### Records for the task
--- --- ---

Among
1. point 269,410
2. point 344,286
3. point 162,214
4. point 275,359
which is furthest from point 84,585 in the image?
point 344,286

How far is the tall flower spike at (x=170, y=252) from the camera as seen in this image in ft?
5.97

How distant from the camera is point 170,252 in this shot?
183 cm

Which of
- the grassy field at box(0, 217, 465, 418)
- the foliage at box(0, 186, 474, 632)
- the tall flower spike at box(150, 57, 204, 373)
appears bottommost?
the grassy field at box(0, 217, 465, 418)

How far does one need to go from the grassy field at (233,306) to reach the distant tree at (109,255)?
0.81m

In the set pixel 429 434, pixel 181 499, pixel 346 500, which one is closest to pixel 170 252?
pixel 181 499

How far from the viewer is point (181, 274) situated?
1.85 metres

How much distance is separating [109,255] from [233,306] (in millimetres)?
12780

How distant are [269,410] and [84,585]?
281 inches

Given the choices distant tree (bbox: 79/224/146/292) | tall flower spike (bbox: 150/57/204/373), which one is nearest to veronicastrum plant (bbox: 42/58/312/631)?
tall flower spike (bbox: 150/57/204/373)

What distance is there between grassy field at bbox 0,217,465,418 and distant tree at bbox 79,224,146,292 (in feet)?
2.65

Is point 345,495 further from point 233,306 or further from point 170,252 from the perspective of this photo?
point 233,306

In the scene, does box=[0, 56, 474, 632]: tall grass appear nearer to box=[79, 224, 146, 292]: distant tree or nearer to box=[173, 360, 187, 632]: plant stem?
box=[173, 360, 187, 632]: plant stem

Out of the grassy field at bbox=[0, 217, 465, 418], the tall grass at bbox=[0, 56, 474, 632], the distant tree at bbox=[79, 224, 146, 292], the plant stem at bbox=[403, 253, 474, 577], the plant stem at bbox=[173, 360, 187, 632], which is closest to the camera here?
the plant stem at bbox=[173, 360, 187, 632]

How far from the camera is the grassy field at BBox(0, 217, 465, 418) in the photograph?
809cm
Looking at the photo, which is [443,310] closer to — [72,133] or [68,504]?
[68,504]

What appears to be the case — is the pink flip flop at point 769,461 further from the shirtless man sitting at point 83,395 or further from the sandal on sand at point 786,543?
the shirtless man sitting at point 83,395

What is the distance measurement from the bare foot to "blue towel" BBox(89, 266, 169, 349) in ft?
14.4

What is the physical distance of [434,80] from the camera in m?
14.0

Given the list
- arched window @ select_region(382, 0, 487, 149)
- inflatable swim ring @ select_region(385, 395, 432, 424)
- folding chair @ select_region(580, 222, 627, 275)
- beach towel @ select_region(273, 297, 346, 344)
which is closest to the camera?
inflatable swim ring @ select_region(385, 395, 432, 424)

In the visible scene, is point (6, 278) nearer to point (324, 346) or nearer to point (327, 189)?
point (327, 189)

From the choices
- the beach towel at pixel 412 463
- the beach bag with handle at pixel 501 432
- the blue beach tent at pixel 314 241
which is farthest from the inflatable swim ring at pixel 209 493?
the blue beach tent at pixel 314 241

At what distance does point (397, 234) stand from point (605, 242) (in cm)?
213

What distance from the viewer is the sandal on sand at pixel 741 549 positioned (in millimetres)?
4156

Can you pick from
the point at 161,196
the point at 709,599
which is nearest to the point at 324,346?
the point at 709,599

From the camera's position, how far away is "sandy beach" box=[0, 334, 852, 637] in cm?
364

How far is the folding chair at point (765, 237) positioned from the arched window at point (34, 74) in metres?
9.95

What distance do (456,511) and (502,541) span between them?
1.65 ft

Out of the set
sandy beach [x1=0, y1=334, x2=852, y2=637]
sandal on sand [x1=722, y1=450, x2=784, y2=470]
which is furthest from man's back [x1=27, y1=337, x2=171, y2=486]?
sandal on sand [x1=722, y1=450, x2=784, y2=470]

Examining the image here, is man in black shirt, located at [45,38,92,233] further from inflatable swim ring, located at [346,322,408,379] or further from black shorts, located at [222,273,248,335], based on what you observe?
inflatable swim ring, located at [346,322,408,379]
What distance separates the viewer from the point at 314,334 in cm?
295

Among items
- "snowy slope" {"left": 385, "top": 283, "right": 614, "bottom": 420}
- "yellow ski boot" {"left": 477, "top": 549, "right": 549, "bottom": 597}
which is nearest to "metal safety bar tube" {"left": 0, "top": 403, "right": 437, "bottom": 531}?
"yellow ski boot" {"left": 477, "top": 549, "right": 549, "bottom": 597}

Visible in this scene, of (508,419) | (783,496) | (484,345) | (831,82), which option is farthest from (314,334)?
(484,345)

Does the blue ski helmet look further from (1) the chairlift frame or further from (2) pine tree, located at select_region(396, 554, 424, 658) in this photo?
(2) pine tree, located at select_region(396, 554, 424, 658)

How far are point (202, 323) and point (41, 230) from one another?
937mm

--- --- ---

Please rewrite everything from the start of the entries down to the line containing "1.85 metres", replacing "tall flower spike" with "flowering stalk" and leaving all else unchanged.

Among
1. point 269,410
2. point 344,286
3. point 162,214
4. point 275,359
which is furthest from point 84,585 in the image?
point 344,286

How far is the flowering stalk at (x=170, y=252) from the camera as seen in this image in ft?
5.97

How distant from the camera is point 170,252 in this shot?
183 cm

Which of
- the grassy field at box(0, 217, 465, 418)
- the foliage at box(0, 186, 474, 632)
- the flowering stalk at box(150, 57, 204, 373)
appears bottommost?
the grassy field at box(0, 217, 465, 418)

How far does one need to go from the grassy field at (233,306) to reach the distant tree at (109,255)?
0.81m

In the set pixel 429 434, pixel 181 499, pixel 346 500, which one is closest to pixel 170 252?
pixel 181 499

How far from the viewer is point (181, 274) situated?
1.85 metres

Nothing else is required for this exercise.